Data excerpts
· · · ·

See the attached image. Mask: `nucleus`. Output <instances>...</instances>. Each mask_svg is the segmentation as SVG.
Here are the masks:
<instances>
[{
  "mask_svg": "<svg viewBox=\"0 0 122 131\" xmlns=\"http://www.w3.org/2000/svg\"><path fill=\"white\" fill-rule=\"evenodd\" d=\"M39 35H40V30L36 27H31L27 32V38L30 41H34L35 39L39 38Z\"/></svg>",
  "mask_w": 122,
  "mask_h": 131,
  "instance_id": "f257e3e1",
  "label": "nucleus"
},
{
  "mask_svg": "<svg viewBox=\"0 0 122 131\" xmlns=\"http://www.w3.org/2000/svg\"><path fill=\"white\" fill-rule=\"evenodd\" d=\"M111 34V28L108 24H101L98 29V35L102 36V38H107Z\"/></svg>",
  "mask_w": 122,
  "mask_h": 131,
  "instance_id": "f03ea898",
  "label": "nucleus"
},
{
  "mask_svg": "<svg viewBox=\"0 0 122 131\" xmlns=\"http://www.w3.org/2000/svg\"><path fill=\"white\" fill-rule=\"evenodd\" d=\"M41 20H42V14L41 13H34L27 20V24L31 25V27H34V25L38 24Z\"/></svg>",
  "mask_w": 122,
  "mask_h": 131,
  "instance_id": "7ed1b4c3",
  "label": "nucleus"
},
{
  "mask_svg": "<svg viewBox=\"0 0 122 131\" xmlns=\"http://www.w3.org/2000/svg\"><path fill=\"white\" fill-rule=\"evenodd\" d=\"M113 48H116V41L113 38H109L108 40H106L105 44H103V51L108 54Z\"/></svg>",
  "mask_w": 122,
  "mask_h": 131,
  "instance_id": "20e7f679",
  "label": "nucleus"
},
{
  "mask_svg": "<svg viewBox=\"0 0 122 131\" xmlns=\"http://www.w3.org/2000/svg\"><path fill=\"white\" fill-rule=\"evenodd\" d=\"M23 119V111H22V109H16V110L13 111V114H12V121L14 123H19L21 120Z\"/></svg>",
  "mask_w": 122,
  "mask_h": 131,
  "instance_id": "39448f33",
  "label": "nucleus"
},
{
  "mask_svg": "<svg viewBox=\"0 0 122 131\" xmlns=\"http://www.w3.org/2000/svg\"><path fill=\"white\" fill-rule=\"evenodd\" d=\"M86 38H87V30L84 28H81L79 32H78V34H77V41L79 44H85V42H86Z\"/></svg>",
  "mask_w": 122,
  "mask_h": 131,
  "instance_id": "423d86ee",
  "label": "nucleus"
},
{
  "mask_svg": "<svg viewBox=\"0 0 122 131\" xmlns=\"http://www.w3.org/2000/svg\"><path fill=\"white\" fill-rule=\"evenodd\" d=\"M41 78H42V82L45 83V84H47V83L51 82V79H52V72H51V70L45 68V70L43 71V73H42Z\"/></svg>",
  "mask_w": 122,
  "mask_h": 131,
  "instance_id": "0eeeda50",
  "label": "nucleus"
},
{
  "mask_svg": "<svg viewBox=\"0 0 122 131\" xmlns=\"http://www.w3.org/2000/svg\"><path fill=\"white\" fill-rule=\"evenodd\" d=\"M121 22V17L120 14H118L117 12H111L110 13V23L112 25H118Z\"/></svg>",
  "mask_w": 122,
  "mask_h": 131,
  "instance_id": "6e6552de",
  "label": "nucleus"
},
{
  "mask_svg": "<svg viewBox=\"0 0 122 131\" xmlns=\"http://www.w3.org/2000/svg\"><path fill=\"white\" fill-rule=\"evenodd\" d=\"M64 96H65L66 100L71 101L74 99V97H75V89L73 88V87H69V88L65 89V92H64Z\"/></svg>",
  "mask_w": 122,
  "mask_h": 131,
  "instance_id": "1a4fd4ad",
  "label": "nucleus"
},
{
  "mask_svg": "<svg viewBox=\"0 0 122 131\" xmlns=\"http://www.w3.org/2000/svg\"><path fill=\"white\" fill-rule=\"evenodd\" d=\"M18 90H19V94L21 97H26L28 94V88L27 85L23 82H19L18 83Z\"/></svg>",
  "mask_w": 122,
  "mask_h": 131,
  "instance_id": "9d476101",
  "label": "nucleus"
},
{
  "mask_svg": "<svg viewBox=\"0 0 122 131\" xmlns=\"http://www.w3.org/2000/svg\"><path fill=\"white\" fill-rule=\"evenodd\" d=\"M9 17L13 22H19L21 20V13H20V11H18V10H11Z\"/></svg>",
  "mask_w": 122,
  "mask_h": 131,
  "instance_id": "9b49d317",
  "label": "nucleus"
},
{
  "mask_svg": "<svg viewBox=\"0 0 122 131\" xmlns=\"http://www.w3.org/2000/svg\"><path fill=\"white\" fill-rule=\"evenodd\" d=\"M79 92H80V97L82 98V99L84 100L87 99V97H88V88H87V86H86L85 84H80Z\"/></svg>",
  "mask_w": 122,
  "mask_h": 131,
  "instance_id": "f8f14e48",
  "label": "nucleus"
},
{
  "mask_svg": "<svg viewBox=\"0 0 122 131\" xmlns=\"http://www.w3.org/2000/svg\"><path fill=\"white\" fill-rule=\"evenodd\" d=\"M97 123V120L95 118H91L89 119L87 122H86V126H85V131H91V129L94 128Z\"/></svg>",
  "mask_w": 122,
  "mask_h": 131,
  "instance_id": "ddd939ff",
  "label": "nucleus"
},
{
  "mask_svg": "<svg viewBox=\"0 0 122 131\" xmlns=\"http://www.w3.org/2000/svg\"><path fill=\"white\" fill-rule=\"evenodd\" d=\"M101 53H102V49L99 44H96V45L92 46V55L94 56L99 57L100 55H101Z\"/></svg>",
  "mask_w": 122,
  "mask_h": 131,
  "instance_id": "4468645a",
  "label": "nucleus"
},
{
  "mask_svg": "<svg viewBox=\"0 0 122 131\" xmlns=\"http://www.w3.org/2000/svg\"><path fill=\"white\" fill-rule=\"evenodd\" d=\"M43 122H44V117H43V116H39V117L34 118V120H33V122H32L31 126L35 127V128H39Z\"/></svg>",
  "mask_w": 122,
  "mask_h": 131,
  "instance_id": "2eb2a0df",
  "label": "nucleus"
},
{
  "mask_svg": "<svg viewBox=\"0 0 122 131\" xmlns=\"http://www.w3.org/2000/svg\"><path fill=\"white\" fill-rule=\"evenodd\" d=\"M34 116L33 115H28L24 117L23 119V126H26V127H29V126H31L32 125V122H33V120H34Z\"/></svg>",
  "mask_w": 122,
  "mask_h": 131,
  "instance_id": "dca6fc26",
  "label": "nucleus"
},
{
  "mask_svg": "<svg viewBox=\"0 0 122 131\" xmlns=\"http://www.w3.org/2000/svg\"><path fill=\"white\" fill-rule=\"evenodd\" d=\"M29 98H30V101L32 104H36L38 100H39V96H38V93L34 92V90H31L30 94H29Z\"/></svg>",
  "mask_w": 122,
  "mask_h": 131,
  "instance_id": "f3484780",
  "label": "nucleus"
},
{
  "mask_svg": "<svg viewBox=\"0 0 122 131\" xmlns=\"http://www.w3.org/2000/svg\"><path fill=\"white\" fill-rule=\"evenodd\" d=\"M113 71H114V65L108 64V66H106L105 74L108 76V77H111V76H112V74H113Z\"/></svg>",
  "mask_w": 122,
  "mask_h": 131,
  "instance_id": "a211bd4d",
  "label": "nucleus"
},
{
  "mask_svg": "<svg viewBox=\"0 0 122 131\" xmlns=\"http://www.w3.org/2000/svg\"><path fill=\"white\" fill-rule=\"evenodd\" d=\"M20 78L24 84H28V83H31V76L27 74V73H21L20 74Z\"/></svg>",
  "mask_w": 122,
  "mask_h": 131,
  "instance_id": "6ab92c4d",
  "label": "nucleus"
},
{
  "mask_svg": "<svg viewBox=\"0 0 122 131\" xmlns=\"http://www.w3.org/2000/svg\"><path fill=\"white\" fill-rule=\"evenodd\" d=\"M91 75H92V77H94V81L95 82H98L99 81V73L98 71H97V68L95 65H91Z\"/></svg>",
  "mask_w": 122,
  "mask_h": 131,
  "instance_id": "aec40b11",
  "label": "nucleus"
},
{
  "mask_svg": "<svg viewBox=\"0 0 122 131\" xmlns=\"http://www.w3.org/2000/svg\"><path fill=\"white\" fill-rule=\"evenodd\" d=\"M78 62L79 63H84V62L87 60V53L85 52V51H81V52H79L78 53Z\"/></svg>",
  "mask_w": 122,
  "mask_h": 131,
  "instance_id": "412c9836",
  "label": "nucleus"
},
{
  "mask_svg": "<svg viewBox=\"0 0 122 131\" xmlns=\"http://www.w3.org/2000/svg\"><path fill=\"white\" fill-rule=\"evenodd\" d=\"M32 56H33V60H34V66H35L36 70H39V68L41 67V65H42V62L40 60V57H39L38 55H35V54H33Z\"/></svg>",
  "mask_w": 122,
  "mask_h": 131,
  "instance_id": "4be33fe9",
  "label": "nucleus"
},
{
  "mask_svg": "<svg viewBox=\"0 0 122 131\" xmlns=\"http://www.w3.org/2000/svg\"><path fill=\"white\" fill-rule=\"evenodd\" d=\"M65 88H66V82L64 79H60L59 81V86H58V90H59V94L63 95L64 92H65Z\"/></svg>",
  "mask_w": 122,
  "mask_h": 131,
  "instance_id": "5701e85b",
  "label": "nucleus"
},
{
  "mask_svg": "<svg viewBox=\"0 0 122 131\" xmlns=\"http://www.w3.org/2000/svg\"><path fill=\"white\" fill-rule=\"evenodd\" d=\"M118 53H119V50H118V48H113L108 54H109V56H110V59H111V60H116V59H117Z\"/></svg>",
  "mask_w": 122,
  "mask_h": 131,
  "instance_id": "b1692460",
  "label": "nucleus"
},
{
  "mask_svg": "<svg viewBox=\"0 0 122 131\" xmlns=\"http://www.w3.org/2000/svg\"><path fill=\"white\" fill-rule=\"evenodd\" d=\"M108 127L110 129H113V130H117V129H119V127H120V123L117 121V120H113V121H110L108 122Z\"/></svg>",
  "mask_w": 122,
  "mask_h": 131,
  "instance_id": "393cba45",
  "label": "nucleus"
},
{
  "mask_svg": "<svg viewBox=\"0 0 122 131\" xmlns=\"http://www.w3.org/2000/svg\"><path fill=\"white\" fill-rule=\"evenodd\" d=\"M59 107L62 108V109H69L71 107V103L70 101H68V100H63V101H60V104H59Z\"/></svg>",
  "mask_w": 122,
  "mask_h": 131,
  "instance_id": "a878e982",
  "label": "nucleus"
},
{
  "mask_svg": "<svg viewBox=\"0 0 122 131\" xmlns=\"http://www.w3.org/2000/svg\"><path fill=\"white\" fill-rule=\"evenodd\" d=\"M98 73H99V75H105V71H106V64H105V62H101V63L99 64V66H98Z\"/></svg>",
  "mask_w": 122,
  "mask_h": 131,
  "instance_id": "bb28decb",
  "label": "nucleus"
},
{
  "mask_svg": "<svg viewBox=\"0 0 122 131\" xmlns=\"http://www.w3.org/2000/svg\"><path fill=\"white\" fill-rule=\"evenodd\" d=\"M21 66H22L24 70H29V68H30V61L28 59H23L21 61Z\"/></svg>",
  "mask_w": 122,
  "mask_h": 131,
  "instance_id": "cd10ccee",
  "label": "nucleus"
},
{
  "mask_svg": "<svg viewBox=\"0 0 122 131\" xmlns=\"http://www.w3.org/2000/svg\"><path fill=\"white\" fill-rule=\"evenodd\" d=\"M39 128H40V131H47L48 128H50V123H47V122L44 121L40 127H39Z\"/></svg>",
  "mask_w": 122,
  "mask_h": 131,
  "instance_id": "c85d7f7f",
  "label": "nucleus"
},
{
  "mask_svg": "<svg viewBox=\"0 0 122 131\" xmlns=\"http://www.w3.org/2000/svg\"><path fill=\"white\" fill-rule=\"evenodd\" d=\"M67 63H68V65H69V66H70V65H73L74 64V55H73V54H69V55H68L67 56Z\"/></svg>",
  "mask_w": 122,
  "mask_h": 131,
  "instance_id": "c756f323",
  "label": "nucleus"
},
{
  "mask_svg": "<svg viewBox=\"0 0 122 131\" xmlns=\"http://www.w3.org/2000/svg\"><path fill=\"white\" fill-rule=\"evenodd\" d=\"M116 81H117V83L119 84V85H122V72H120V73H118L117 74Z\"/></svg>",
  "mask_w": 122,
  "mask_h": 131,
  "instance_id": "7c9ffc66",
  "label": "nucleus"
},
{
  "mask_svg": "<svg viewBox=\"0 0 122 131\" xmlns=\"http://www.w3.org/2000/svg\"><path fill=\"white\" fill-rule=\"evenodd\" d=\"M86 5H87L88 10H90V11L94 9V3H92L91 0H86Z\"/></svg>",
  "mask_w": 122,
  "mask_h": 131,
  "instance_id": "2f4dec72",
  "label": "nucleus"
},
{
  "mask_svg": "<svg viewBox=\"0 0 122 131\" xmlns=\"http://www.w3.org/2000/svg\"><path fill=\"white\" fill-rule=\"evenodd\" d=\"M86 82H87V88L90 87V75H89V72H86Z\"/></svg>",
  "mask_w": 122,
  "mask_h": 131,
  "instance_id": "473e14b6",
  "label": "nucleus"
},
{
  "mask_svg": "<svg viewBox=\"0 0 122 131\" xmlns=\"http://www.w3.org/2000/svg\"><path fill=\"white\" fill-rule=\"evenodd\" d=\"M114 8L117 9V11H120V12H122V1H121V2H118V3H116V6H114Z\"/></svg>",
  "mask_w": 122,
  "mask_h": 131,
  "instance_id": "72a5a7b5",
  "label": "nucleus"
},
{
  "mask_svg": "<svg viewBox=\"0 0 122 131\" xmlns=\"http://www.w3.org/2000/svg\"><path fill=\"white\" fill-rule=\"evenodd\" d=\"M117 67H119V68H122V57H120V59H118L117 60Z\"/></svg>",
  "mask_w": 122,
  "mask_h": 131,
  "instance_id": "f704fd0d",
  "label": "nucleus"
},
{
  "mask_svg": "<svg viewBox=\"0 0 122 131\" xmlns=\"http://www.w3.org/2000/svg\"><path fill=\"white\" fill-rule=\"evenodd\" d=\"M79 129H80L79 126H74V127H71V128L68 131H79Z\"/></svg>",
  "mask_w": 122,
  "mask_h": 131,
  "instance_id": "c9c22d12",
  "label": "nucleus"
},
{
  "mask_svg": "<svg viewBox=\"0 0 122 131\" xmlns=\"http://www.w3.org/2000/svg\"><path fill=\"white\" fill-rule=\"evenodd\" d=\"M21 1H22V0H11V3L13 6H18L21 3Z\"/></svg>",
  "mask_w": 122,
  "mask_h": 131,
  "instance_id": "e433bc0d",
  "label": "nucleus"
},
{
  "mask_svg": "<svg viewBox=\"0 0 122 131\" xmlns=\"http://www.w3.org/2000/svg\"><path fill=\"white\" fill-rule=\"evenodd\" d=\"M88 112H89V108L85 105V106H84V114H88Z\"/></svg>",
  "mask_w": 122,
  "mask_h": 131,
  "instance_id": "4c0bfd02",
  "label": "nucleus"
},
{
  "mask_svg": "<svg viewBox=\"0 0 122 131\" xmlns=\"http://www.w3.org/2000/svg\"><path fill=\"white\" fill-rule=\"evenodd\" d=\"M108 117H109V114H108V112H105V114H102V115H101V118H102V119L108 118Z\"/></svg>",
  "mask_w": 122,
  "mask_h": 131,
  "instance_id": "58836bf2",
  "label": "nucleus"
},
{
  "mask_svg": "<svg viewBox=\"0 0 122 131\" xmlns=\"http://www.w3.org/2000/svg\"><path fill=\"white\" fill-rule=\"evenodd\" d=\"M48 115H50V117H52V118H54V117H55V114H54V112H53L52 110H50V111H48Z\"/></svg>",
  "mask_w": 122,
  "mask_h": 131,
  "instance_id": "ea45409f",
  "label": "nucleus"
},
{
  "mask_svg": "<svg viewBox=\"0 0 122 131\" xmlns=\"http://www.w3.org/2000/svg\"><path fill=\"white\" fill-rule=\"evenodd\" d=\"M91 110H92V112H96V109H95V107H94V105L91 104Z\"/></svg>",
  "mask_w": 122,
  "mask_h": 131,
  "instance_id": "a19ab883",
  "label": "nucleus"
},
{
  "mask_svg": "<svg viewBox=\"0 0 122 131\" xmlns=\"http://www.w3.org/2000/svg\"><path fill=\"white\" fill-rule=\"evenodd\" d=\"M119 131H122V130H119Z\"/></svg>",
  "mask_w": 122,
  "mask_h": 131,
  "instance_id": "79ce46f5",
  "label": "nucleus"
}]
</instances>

· · · ·

Which lines in the material above contain the string "instances", with case counting? Find and copy each of those lines.

Reply to the exercise
See the attached image. Mask: `nucleus`. Output <instances>...</instances>. Each mask_svg is the segmentation as SVG.
<instances>
</instances>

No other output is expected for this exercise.